Horn pressed his thumb against the side of his front tyre. The pressure was O.K. The nose of a dark-blue Lexus was jutting into the bicycle park. Horn got annoyed and kicked the front tyre.
As he was cycling westwards along Achenallee, he thought of Tobias, his lethargy, the contempt he showed for adults, and how he’d even gone so far as to crush an egg. He imagined him sitting in the Volvo, bombing along a country road, putting his foot down whenever he could, and the fruit trees whizzing past to the left and right. He pictured triumph and anger in his face. Who taught him how to drive? he wondered, but no answer came. He hadn’t, and Irene certainly hadn’t. Probably one of the dopeheads he hung out with. Maybe he’s got debts and he’s using the Volvo as security, he thought, maybe he’s just doing the decent thing and taking the car to a dealer. Then the phrase “A stinking young man is sitting in a stinking old car” came into his head, just like that, and this made him laugh so much that he careered into the pavement for a second. A lady in a grey felt hat jerked on the lead of her poodle and threw him a filthy look.
Irene came to meet him outside the house. “Have they got him yet?” she asked. “Has who got who?” he said, steering for the garage. “The police,” she cried, running after him. “Have they got him yet?” The police first had to pass on the information, he said, before any sort of manhunt could get underway.
“God knows where he’ll have got to by then!”

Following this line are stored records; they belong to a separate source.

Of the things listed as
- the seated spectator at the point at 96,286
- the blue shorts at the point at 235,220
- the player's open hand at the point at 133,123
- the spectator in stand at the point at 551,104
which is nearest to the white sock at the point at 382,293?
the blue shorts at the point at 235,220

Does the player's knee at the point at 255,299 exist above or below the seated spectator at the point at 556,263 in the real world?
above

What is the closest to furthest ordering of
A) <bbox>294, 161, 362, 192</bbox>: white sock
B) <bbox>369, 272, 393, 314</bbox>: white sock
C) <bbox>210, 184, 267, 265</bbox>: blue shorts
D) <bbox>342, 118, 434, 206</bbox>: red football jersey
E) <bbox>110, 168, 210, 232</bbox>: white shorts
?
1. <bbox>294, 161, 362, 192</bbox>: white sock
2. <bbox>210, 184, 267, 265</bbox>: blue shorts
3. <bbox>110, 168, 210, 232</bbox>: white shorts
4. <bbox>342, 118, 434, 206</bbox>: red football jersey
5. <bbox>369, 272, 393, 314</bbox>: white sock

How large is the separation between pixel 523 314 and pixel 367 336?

Horn got off his bike and locked it away. He wouldn’t get far in that car, he said, the last time he looked the tank was only just half full, and knowing his son, he wouldn’t have any money on him. He went up to her. She recoiled. She could not stand his cynical composure, she said. In this case, he replied, he was responsible for the composure and she for the panic, it was similar to the division of labour in their relationship between rationality and idyll. “Have you at least called him?” she asked. “He’s driving,” he said, “think about it.” She stood there on the gravel path, looking at him and started to cry. I’m playing games with her, I’m letting her deal with her fear on her own, I’m making her feel guilty and this doesn’t make me feel bad, he thought, I love my wife and yet at the same time I need to punish her. He walked towards the house. “What are you doing?” she shouted. “I’m going to get changed and give the climbing hydrangea a prune,” he said. “It’ll give me the chance to think.” He could hear that she had not moved from where she was standing behind him. He did not turn round.

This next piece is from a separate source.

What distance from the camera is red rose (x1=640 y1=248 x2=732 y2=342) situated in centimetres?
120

While he was on the ladder with secateurs and garden wire he recalled the day when he had taught Tobias how to ride a bike, the boy’s stubbornness, his tendency to fall to the left the moment he let go of him, and the triumph that both of them felt when he was pedalling but did not realise for some time that Horn was no longer holding onto him. He recalled that December in Tobias’s third year of primary school when for no apparent reason he had refused to go on a school trip, the birthday party a few months later when he had encouraged all his friends to throw sandwiches and cake at each other, and the miserable state he had been in the previous year when he tore his meniscus in a football match. Horn had packed his knee in ice, prescribed him a can of Coke and two diclofenac pills, and told him about the operation he would have to have. Only after that did he put him into the car.
He climbed down from the ladder, gathered up the hydrangea prunings in a basket, and took them to where they had their bonfires behind the barn. The air was damp and smelled of grass. A sombre, greenish lustre hovered above the lake, like a pane of frosted glass. It was like that when the elevation of the sun was at a particular point. The Kammwand had a fringe of whitish-yellow clouds. He wondered what sort of a city Tallahassee was, and where. Perhaps beside a lake. Then he remembered the trip to the Limestone Alps in Upper Austria, when his father’s brother had opened the door to his light-blue Opel Kadett and said, “You drive.” He had been sixteen.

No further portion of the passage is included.